Truth. I've come to consider most gun dealers as little different from used car salesmen.


----------



## SOCOM42 (Nov 9, 2012)

I get in with a pass at every show within 80 miles of me.

You know what? I don't go, even to the show two miles from me.

I went to that one last year as a favor, to check out a $10,000 MG, the person bought it.

There is nothing that interest me, besides most dealers are scalpers.

There are several dealers I can get stuff of guns at their cost or a good break, if I wanted something.

My kid says that mostly just new handguns move at the shows she works.

They are the largest dealers at the shows with 12-16 tables and 6 people working them at a minimum.


----------



## Gator Monroe (Jul 29, 2017)

Most Car Dealers don't offer 63 Split Window Corvettes or 51 Mercs or 64 Delux VW Microbuses , but a Gun Dealer can offer a Winchester M1 Carbine or US&S 1911A1 or a 1964 Colt SP1


----------



## Smitty901 (Nov 16, 2012)

If anyone at a gun show here has anything special they know it's value and want 2x that for it.
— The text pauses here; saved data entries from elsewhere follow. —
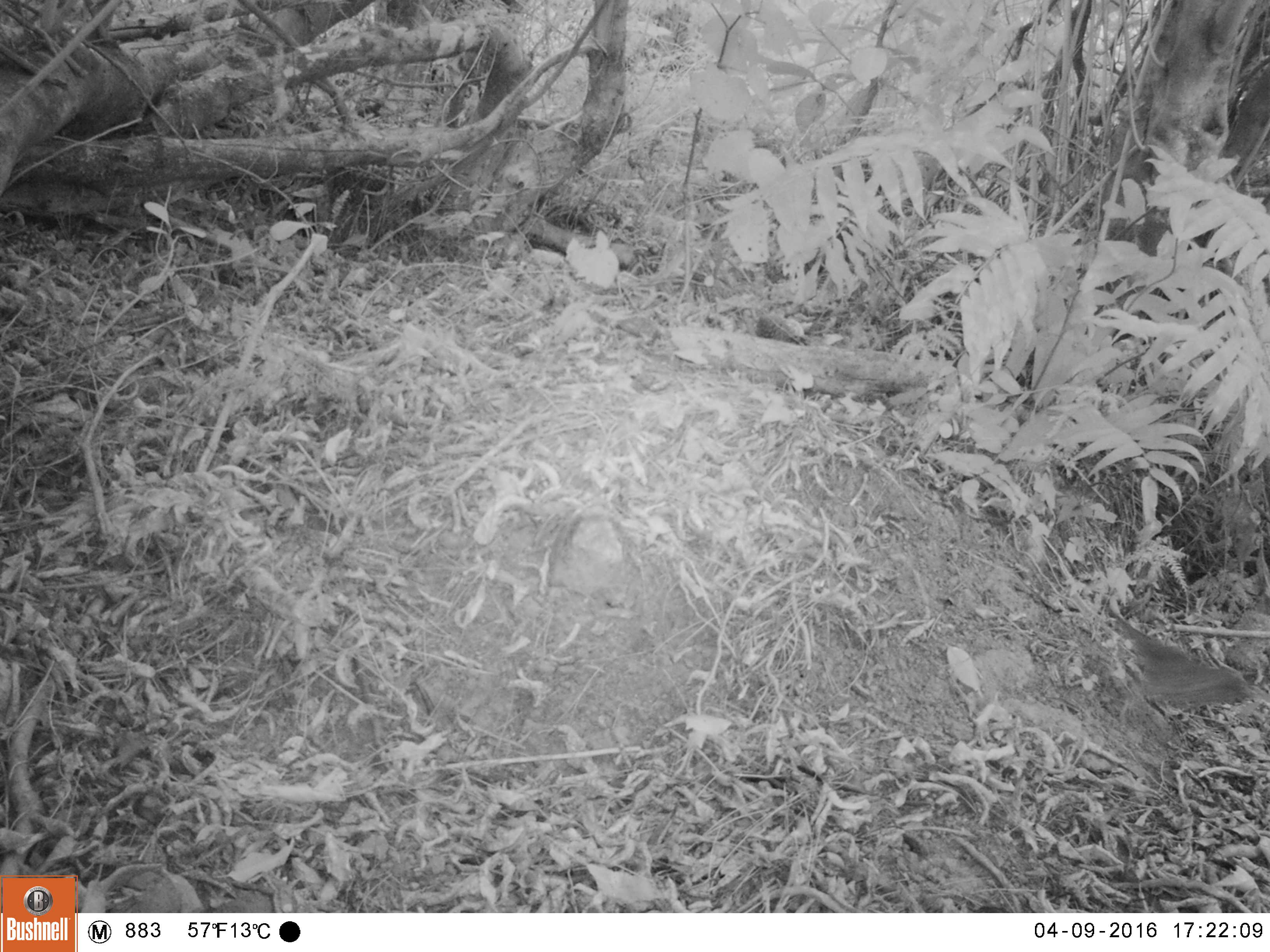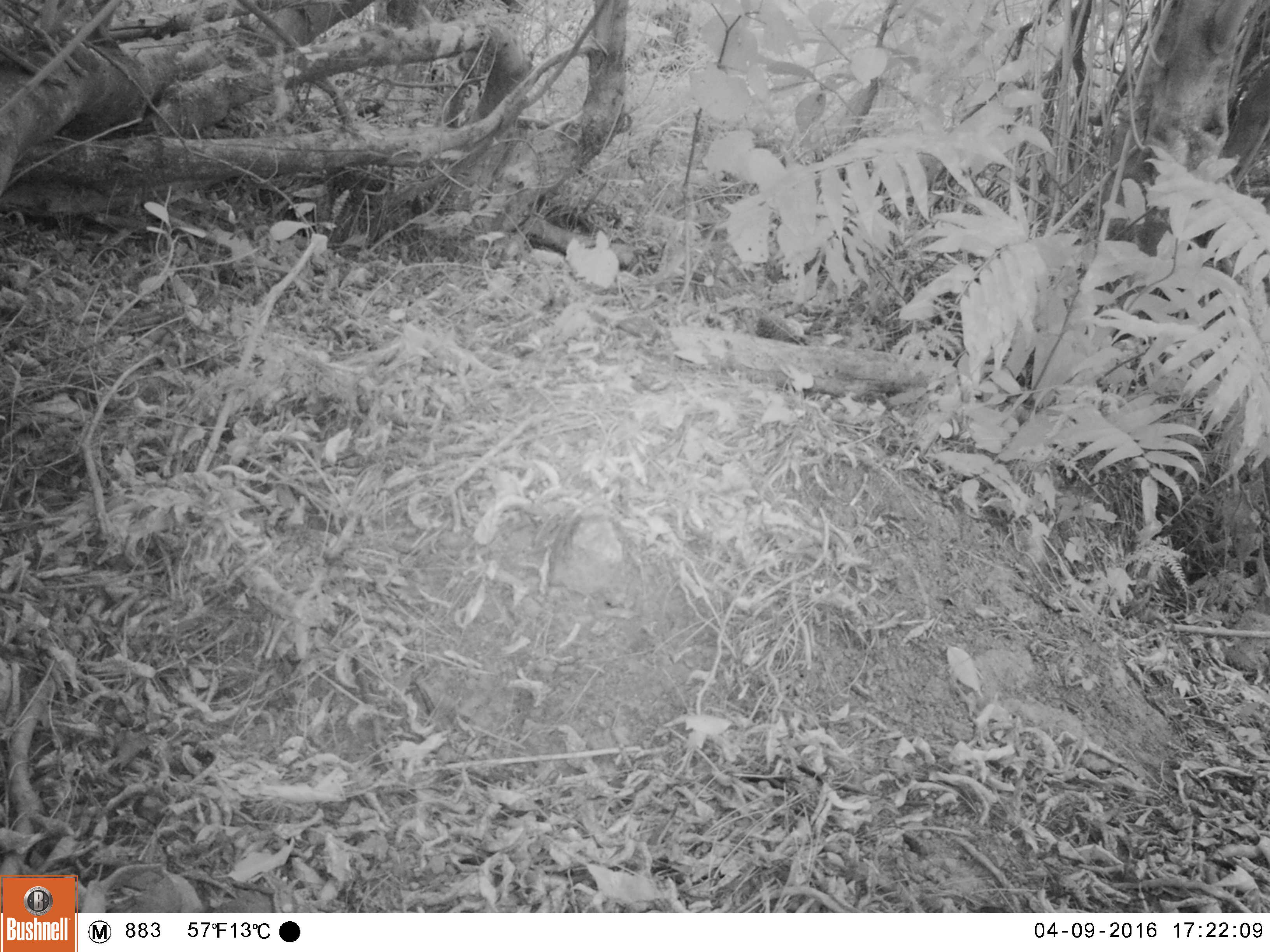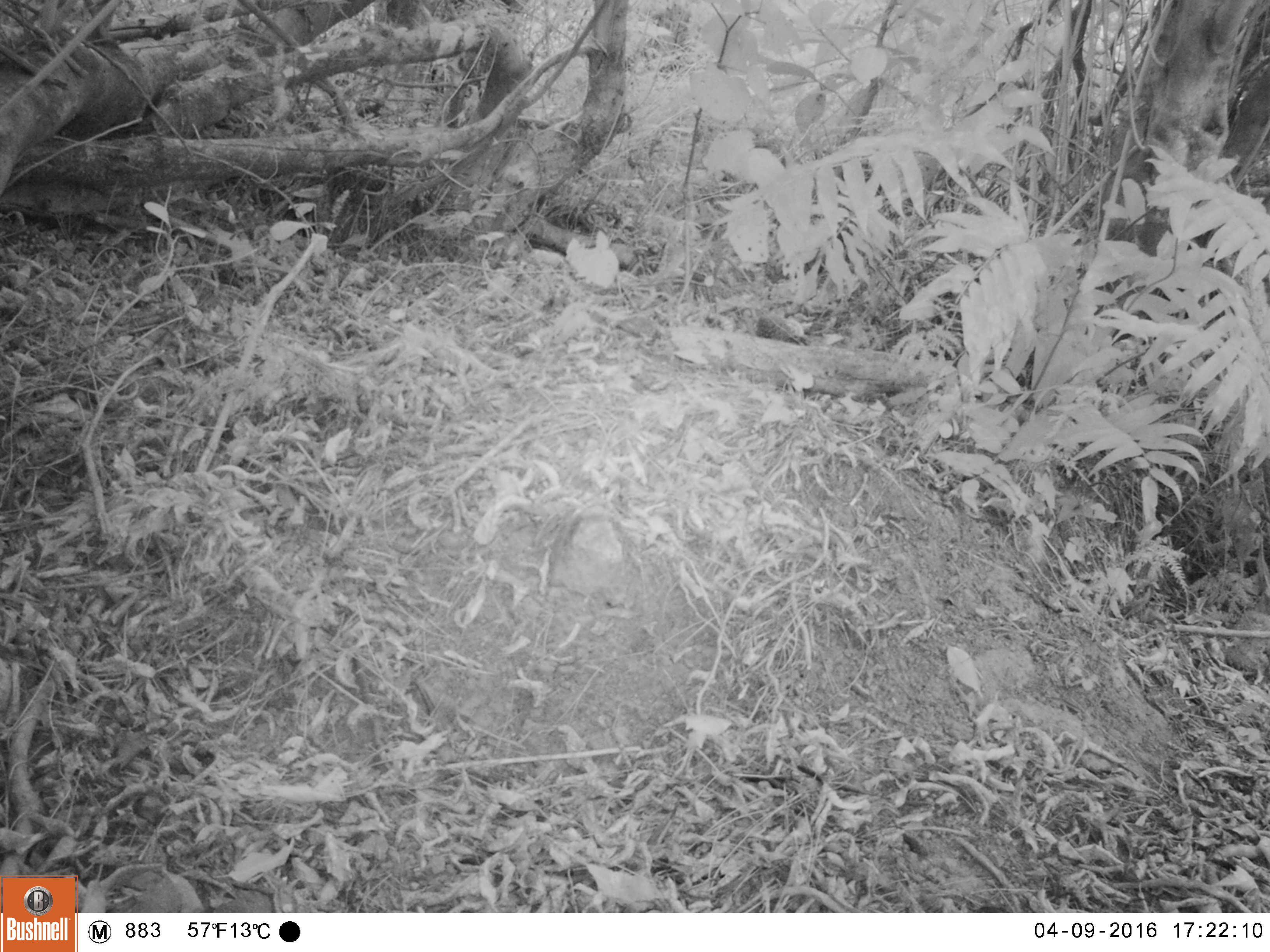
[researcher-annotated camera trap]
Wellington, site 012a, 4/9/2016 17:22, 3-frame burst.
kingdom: Animalia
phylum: Chordata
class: Aves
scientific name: Aves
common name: bird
Most are just junk dealers . But some times you can find a part you need.
I tried to buy an explore 22 but they wanted $250 for it and it is not worth near than they can keep it.


----------



## Alteredstate (Jul 7, 2016)

There are a few weekly Auction Sales here in the state of Michigan that I look at frequently for firearms parts used equipment Etc something that I have noticed is that now that Trump is president the parts for firearms such as AR lowers AR uppers bolt carrier groups barrels Etc have actually went up in price an AR Lower from Spike's Tactical you could buy for 68 to $92 now that Trump is president literally in last 6 months those prices are $110 you can say what you want but on an open-ended auction when something sells that is the true value of that item especially when there are multiple bitters for the lot it is crazy I know but firearms and prices are not going down like everyone assumed


----------



## Gator Monroe (Jul 29, 2017)

I'm more of a Military Firearm & Historic Milsurp guy than one enamored by Cowboy Guns (Of the Original & Modern eras) and the Fudd approved varieties of high end Hunting and collecting fair and do not go for the most trendy new tacticool or operator gadgetry on a whim . I am picky and very fixated on Nam era Retro AR/M16 and Chicom/Combloc hardware & weapons in the Milsurp realms and am really working hard to relive the glorious eighties & 90s when Milsurp was abundant .


----------